Mercredi, son avocat Me Giancarlo Giulianelli a indiqué qu’il recevait un flot de messages de solidarité pour son client. «La plupart du temps, les gens disent qu’ils veulent donner de l’argent», a-t-il ajouté. «Mais mon client, même s’il remercie tout le monde pour les messages, ne veut pas de soutien financier et demande que cet argent évoqué pour sa défense soit envoyé à des familles italiennes en difficulté». Pour Me Giulianelli, l’élan de solidarité autour de son client «donne une idée de la situation» après la gestion de la question migratoire ces dernières années.

«On a l’impression que c’était un accident de la route»

A trois semaines des élections législatives du 4 mars, ce fait divers et la fusillade raciste ont remis l’immigration au coeur d’une campagne désormais dominée par des discours très à droite.
Matteo Salvini, le chef de la Ligue du Nord, un parti d’extrême droite proche du Front national sous l’étiquette duquel Luca Traini s’était présenté aux municipales l’an dernier, a dénoncé «l’invasion migratoire» source d’»affrontement social». Et Silvio Berlusconi, le chef de file du centre droit et allié de M. Salvini, a renchéri en évoquant «une bombe sociale prête à exploser».

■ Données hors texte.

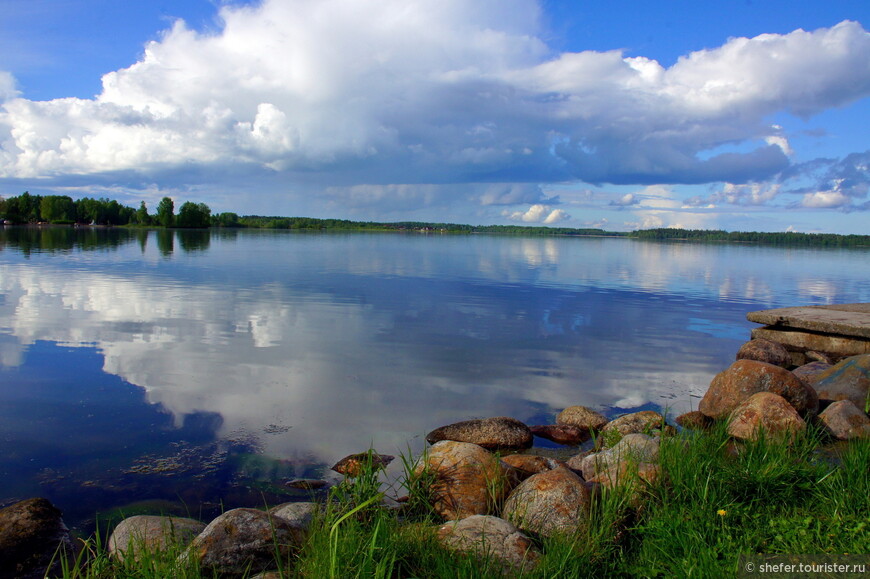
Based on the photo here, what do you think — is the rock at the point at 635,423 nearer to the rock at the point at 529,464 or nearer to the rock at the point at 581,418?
the rock at the point at 581,418

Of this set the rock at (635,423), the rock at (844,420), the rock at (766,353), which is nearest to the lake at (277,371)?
the rock at (635,423)

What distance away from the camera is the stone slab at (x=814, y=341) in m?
16.3

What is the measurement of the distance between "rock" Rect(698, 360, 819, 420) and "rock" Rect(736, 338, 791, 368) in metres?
A: 4.56

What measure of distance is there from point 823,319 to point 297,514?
1650 cm

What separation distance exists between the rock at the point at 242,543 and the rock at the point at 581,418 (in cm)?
655

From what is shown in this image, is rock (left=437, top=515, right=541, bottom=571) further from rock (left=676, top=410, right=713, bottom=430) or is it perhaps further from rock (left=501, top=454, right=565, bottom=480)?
rock (left=676, top=410, right=713, bottom=430)

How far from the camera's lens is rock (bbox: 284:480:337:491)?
8.38 m

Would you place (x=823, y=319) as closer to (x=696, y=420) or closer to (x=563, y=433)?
(x=696, y=420)

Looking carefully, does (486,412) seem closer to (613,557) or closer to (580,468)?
(580,468)

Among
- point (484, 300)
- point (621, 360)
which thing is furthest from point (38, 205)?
point (621, 360)

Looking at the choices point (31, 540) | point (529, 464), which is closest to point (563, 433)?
point (529, 464)

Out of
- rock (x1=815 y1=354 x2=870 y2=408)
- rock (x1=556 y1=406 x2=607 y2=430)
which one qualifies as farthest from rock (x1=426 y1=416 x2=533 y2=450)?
rock (x1=815 y1=354 x2=870 y2=408)

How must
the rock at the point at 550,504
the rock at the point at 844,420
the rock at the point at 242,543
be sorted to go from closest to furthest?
the rock at the point at 242,543 → the rock at the point at 550,504 → the rock at the point at 844,420

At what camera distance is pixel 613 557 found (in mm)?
5461
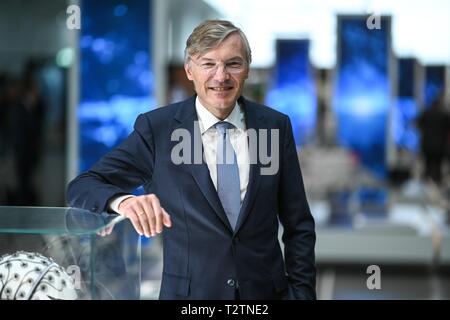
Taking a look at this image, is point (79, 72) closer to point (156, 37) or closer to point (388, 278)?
point (156, 37)

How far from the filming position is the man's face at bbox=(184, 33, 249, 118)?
1988 millimetres

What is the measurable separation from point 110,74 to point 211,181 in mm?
5717

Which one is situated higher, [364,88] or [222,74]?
[364,88]

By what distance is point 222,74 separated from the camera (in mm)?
1981

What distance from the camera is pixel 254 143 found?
1995 mm

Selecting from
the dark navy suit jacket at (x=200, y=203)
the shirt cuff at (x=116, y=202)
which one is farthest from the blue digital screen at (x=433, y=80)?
the shirt cuff at (x=116, y=202)

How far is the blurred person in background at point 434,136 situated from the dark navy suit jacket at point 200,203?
1155cm

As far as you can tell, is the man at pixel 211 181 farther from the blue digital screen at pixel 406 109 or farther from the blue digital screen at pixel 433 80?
the blue digital screen at pixel 433 80

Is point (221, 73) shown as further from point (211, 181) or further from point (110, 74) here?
point (110, 74)

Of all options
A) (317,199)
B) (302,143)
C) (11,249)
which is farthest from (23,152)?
(11,249)

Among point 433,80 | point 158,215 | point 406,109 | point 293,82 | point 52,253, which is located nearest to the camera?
point 158,215

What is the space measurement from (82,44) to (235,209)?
230 inches

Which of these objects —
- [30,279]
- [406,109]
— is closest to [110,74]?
[30,279]

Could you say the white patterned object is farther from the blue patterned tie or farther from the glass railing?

Aucun responsable politique ne s’est rendu au chevet des six blessés – cinq hommes et une femme -, à l’exception du ministre de la Justice, Andrea Orlando, mercredi, cinq jours après les faits. «Merkel ou Macron seraient allés voir les blessés du fou (fasciste). En Italie, on a l’impression que c’était un accident de la route», a dénoncé dans un éditorial le journal de gauche Il Fatto Quotidiano.